Giorgia Meloni veut faire taire les médias publics    

par Marcelle Padovani |  publié le 17/05/2024

Le gouvernement intervient dans des émissions de la RAI pour imposer une idéologie nationaliste. L’extrême-droite au pouvoir…

Giorgia Meloni, interviewée sur la RAI- Photo Mauro Fagiani / NurPhoto

« Qu’est-ce tu fais de beau ce soir ? Tu regardes Télé Meloni ? » C’est la blague des bobos du Trastevere, le quartier branché de Rome pour évoquer la dérive accélérée de la politique culturelle italienne, dont la RAI (Télé publique) est devenue l’exemple principal. Avec une Giorgia Meloni en chef d’orchestre, qui se proclame par ailleurs « femme, mère, Italienne et chrétienne ». En bonne nationaliste, la présidente du conseil s’oppose aux sociétés multiculturelles qui « privent le pays de son identité ». Elle propose un « blocus naval au cœur de la Méditerranée » contre l’immigration. Elle refuse la prédication dans les mosquées « dans une langue autre que l’italien ». Une vraie profession de foi.

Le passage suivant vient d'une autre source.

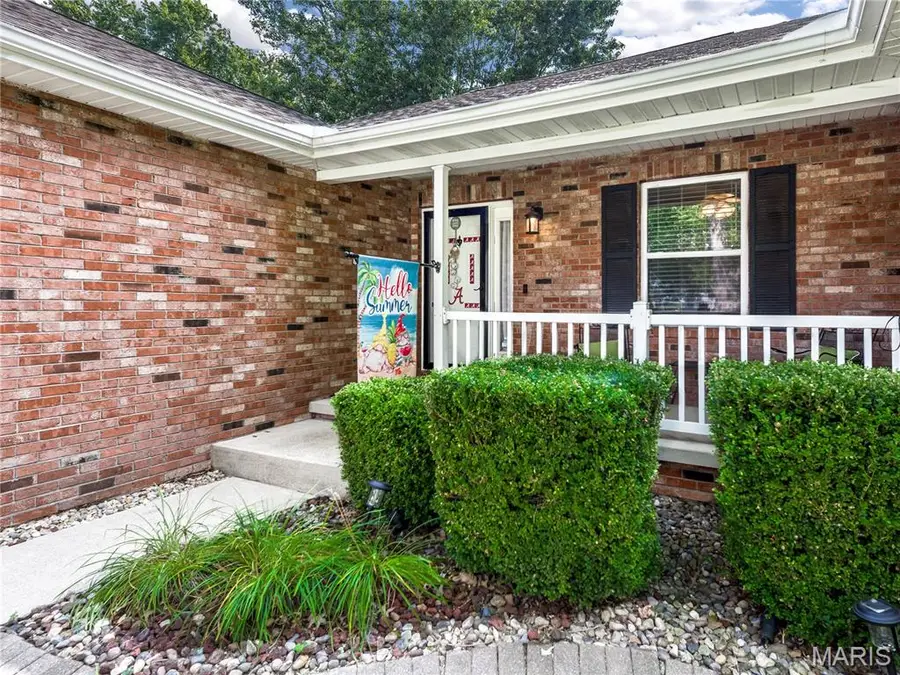 415 High Point Dr, Edwardsville, IL 62025 - #2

Premier épisode. Ces mêmes trastévérins et  d’autres citoyens romains ont manifesté, le 16 mai, devant le siège de la RAI, pour « une vraie liberté de l’information ». En rappelant l’« affaire Scurati » ,  qui éclata le 25 avril dernier, jour de commémoration de la libération du nazi fasciste. Antonio Scurati, célèbre historien du « mussolinisme », devait lire sur les chaines de la RAI un texte antifasciste. Son émission a été supprimée au dernier moment sur ordre de la direction. Un « tournant anti-libéral », ont dénoncé  de nombreux médias. « Mais pour qui travaille le service public ? » a interrogé l’écrivain Maurizio de Giovanni.

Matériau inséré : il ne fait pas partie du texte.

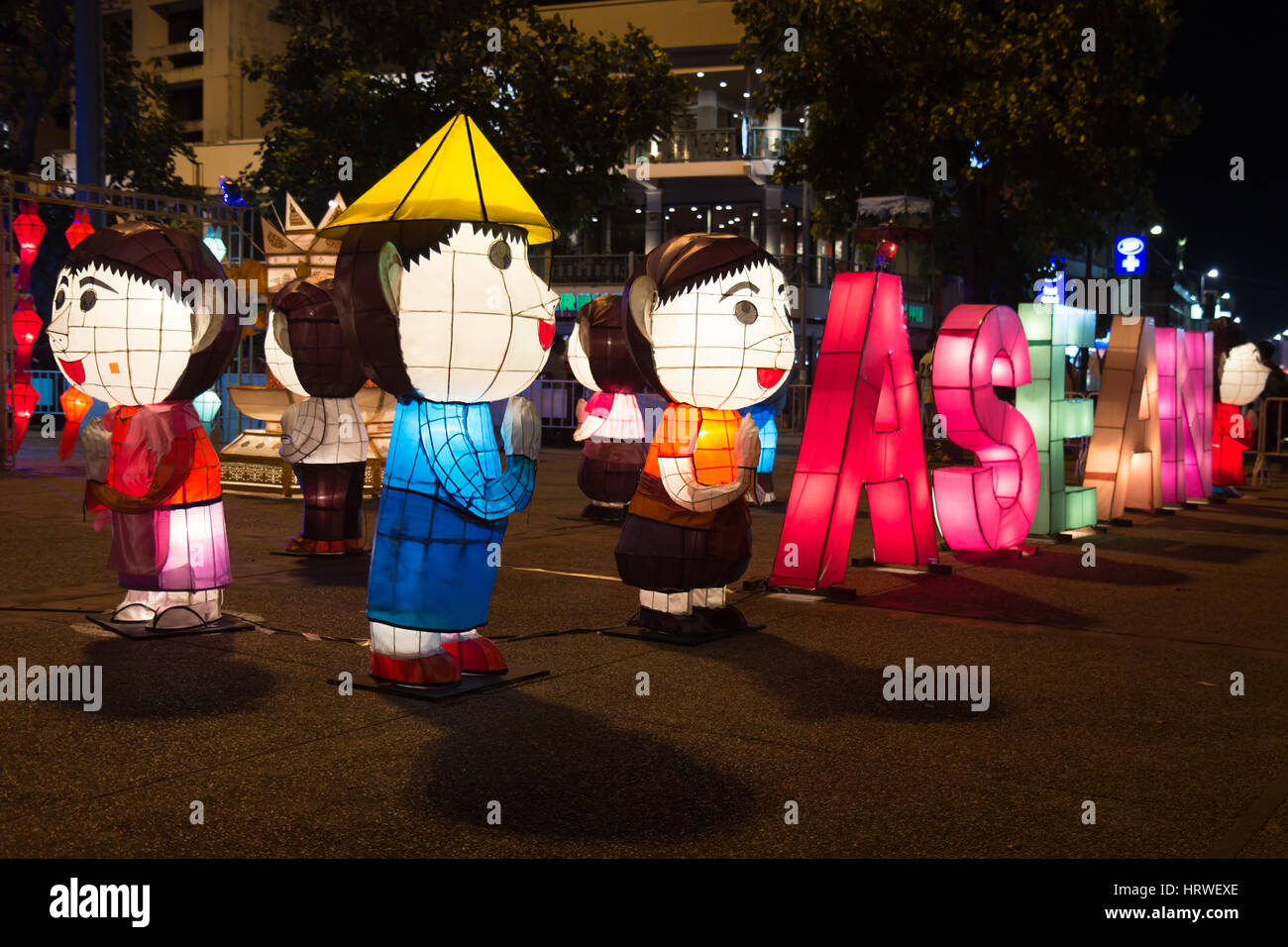 Beleuchtete Figuren mit ASEAN unterzeichnen auf der Straße in Chiang Mai, Thailand Stockfoto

Deuxième épisode. L’« affaire Roccella » du nom de la ministre de la Famille. Il devait fêter les « États généraux de la natalité » le 10 mai en dénonçant publiquement la « propension des féministes pour l’avortement ». Ces féministes n’ont pas aimé du tout et ont chahuté Eugenia Roccella. Laquelle a rangé son sac à main et pris la porte, tandis que la police dispersait les « fans de l’avortement », auxquelles il a été rappelé que tout désaccord institutionnel était passible de… prison au nom des dispositions pénales sur « les associations de malfaiteurs » ?  

Troisième épisode. On apprend incidemment, il y a une dizaine de jours, que la chef du gouvernement italien pousse la société semi-publique ENI à vendre l’Agence de presse AGI, qui est indépendante, à un député de la Ligue ami de Matteo Salvini.

Quatrième épisode : « Hitler avait raison. Vous autres communistes vous réécrivez l’histoire ». C’est avec ces mots que le jeune écrivain Stefano Massini a été agressé au salon de Livre de Turin alors qu’il présentait son livre « Mein Kampf, par Adolf Hitler ».

L’exécutif Meloni cherche donc clairement, à populariser une nouvelle ligne médiatique et culturelle. Moins pluraliste. Franchement orientée à l’extrême-droite. C’est ce que l’historien Carlo Galli appelle « la voie italienne vers la post-démocratie » dans son livre « La droite au pouvoir ». Il ne s’agit pas selon lui d’une réédition même partielle du fascisme .  Son collègue catholique Franco Cardini est encore plus net : « Aucun problème de démocrature », dit cet homme, « au pire on pourrait soutenir qu’il s’agit d’un nouveau produit du laboratoire italien : un “pluralisme boiteux” ».